TEXT:

________________________

Restricted T cell receptor V-beta and J-beta usage in T cells from interleukin-2-cultured lymphocytes of ovarian and renal carcinomas

Abstract

Tumour-infiltrating lymphocytes (TIL) are often observed in human tumours and their presence has been correlated with a better prognosis. It has been suggested that TIL are enriched for tumour-specific cytotoxic cells, and TIL activated and expanded in vitro by interleukin-2 (IL-2) are currently used in the therapy of human cancer. We have studied the T cell repertoire in IL-2-expanded TIL cells from patients with ovarian and renal carcinoma using T-cell-receptor-V-beta-specific monoclonal antibodies and a polymerase-chain-reaction-based Southern blot technique for analysis of J-beta usage. In TIL lines derived from three of nine patients with ovarian carcinomas and from two of eight patients with renal carcinomas, selective usage of the V-beta 6 or V-beta 5 T-cell receptor gene products was found. The majority of the cells were CD4+, with up to 40% of the T cells utilizing the same V-beta gene. T-cell lines derived from peripheral blood lymphocytes from patients or healthy donors contained normal levels of V-beta subsets. Only moderate levels of V-beta 6+ T cells were detected from freshly isolated TIL and the increase of this subpopulation appeared as a result of in vitro culture. The level of clonal restriction, as measured by the usage of J-beta gene segments within the V-beta 5 or V-beta 6 families, was analysed using a recently developed technique based on the polymerase chain reaction. Evidence for restricted J-beta usage was detected only in TIL expanded in vitro, while this was not the case in freshly isolated tumour-derived lymphocytes or T cell lines obtained from peripheral blood lymphocytes. The presence of a population with biased T cell receptor expression in cells derived from tumour tissue could be explained by their activation in vivo as a result of contact with tumour antigens and should be taken into consideration when discussing the therapeutic efficiency of IL-2-expanded TIL.

________________________

EXTRACTED DATA:
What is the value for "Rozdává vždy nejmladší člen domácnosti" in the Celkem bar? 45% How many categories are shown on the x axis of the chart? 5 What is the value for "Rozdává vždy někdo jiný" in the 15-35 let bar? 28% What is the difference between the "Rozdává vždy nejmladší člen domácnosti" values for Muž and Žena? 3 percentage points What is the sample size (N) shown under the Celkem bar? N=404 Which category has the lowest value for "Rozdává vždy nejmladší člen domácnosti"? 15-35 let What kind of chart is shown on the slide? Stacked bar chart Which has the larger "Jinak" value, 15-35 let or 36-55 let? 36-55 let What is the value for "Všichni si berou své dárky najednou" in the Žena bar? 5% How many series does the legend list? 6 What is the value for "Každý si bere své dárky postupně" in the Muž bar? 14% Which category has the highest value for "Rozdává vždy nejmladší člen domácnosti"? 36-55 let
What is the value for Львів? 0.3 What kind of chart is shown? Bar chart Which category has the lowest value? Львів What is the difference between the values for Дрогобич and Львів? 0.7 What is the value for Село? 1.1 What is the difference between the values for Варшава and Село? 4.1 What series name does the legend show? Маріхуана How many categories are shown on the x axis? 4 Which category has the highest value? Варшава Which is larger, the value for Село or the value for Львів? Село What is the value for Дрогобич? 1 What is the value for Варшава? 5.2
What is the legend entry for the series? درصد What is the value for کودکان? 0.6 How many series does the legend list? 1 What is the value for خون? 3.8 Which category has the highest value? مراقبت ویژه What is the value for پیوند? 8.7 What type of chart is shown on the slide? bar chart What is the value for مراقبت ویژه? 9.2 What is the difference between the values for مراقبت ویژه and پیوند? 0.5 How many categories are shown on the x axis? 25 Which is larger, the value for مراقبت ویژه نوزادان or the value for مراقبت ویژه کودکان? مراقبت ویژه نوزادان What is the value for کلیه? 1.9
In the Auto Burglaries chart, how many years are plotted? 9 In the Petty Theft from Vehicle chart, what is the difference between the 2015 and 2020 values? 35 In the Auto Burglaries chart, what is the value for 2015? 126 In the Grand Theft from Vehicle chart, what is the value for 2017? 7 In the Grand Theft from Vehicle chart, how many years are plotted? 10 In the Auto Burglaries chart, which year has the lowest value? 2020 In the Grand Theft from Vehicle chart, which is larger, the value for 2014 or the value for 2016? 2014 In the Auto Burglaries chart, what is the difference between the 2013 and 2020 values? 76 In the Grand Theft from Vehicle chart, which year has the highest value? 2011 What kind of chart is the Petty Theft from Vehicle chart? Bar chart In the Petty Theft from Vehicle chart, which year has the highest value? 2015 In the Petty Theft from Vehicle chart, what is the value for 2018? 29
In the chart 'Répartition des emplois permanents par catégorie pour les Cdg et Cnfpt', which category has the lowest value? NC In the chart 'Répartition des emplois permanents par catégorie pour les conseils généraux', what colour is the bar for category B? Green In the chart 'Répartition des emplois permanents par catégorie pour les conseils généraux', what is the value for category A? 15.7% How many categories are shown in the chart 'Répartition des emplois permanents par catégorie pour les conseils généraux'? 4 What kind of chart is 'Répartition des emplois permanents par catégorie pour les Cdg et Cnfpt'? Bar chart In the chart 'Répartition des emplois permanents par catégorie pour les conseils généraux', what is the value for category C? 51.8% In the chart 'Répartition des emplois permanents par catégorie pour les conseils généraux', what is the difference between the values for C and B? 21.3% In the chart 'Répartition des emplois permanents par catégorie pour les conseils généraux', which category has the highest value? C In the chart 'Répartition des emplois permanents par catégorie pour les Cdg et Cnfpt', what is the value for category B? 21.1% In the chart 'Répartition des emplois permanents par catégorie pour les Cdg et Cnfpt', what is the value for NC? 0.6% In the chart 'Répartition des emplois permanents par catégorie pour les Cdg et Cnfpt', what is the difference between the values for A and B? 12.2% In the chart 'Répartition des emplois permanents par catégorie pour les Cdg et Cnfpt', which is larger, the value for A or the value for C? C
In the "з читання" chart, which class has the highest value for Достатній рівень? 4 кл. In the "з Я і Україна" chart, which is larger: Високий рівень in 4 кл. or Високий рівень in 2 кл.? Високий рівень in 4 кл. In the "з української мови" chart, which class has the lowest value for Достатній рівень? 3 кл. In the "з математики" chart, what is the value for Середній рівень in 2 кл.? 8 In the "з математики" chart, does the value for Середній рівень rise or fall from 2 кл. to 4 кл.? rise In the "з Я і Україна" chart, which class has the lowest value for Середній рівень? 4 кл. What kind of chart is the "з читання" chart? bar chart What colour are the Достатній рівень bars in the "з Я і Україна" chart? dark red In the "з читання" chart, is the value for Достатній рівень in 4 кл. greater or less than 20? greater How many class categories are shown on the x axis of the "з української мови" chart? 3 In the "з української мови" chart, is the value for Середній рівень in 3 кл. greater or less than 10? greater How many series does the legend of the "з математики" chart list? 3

________________________

YOUR ASSIGNMENT:
According to the abstract, from how many of the eight patients with renal carcinomas did TIL lines show selective usage of the V-beta 6 or V-beta 5 gene products? The lines above are separate material, unrelated to the abstract.

RESPONSE:
Two of the eight patients.